Background:Accurate segmentation of macrophages from microscope images can be beneficial for understanding viral infection and immune development stages. There are two particularly challenging aspects in this task: (1) over-segmentation of macrophage with pseudopodia; (2)under-segmentation for clustering, overlapping macrophages and unclear boundary macrophages.
Method: This paper proposes a microscope image enhancement multi-task deep learning framework to achieve segmentation of macrophages with complex boundary conditions. The network initially utilizes PENet to enhance the quality of microscope image data, improving the overall image quality. Then, a multi-task U-Net architecture is employed to extract crucial feature information from masks, distance transforms, and heatmaps. By utilizing the cell segmentation achieved through masks, the distance transforms and heatmaps are used to further refine and capture the intricate boundary details of macrophages, including pseudopodia and other irregularities.

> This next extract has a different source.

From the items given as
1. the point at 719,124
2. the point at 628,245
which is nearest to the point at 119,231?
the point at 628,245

Results: Despite the challenges posed by partially or entirely obscured cells, the network demonstrates robust segmentation capabilities for surface-visible cells, achieving an accuracy of 61.24%, a precision of 78.79%, and a recall of 87.93%, outperforming some other segmentation networks, including SOTA Cellpose. Through experiments, it is possible to achieve precise segmentation of irregular boundaries and narrow pseudopodia of macrophages in low-quality microscope images.
Conclusions: Compared to current macrophage segmentation techniques, this network has two significant advantages: (1) supplementing rich boundary detail information to capture the microscopic features of macrophageswith elongated pseudopods; (2) enhancing underexposed cells due to limitations of microscopic imaging techniques and capturing their potential information.